▶ [TEXT EXTRACT]
--- Start ---
Jabra Halo
Review

On September 21, 2011, in Audio, Headphones, Headset, Wireless, by Steve Hammond

Jabra Halo
Company: Jabra
Price: $99.00 MSRP

 

Last January, a friend of mine who had been searching for a Bluetooth headset talked to me about the Jabra Halo . He fell so in love with it that I decided to jump in and buy one.

The Jabra Halo is a Bluetooth headset that has many interesting features to make it worth checking out. First, it supports A2DP (Advanced Audio Distribution Profile) that makes it an excellent wireless stereo headset for listening to music or podcasts from your iPhone, iPad, or iPod touch (or other device that support this Bluetooth profile). It’s also a Bluetooth headset for phone calls, so if you’re listening to your favorite music and your iPhone rings, you can answer from it directly by pressing the only button it has.

When you buy the Jabra Halo, in the package you will find a power adaptor, a very short USB A to micro USB cable for charging it from your laptop, a micro USB to 1/8″ cable to use it with a device that does not have Bluetooth (say, an iPod nano), and a carrying pouch. The device itself is really simple in shape and usage. It folds into the ear pieces to t it off and store it. To turn it on, simply unfold it and you’re ready to go.
--- End ---
▶ [SUPPLIED INFORMATION]
--- Start ---
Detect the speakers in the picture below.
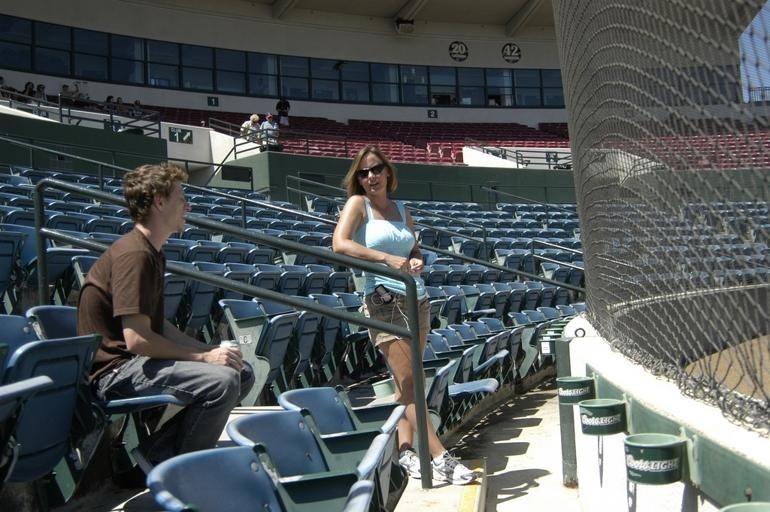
--- End ---
▶ [REQUIRED WORK]
A – Swap "iPhone" for "smartphone" in the Jabra Halo review, and give everything from "On September 21, 2011, in" down to "button it has." with that change made.
B – Write the next part of the Jabra Halo review, picking up after its final sentence.

▶ [RESULTS FOR EACH TASK]
A –
On September 21, 2011, in Audio, Headphones, Headset, Wireless, by Steve Hammond

Jabra Halo
Company: Jabra
Price: $99.00 MSRP

 

Last January, a friend of mine who had been searching for a Bluetooth headset talked to me about the Jabra Halo . He fell so in love with it that I decided to jump in and buy one.

The Jabra Halo is a Bluetooth headset that has many interesting features to make it worth checking out. First, it supports A2DP (Advanced Audio Distribution Profile) that makes it an excellent wireless stereo headset for listening to music or podcasts from your smartphone, iPad, or iPod touch (or other device that support this Bluetooth profile). It’s also a Bluetooth headset for phone calls, so if you’re listening to your favorite music and your smartphone rings, you can answer from it directly by pressing the only button it has.

B –
Jabra claims that the headset can be paired with two Bluetooth devices. While it is true, honestly, switching from one device to listen to the other is nightmarish at best. It will reconnect to the last connected device, but if you happen to have both devices nearby (say, an iPhone and an iPad), the best way to switch device is to disable Bluetooth on one of them. I would have appreciated a dedicated button on the Halo to switch pairing. When I need to use it with another device, I prefer using the USB to 1/8″ audio jack cable that comes with it.

The right ear piece has a single centered button that acts as play/stop or answer call action (when receiving a call). The surface of that ear piece is also a well-done touch surface that has two main functions: volume up/down if you slide on it, or track (song) up/down with a double tap. When you read the manual, you will find that with a single button and a simple touch interface, Jabra took the time to include as many actions as were technically possible. On the other hand, so many actions on a small set of buttons sometimes result in a bad action sent to your device. Not to mention that memorizing all of them could be a challenge.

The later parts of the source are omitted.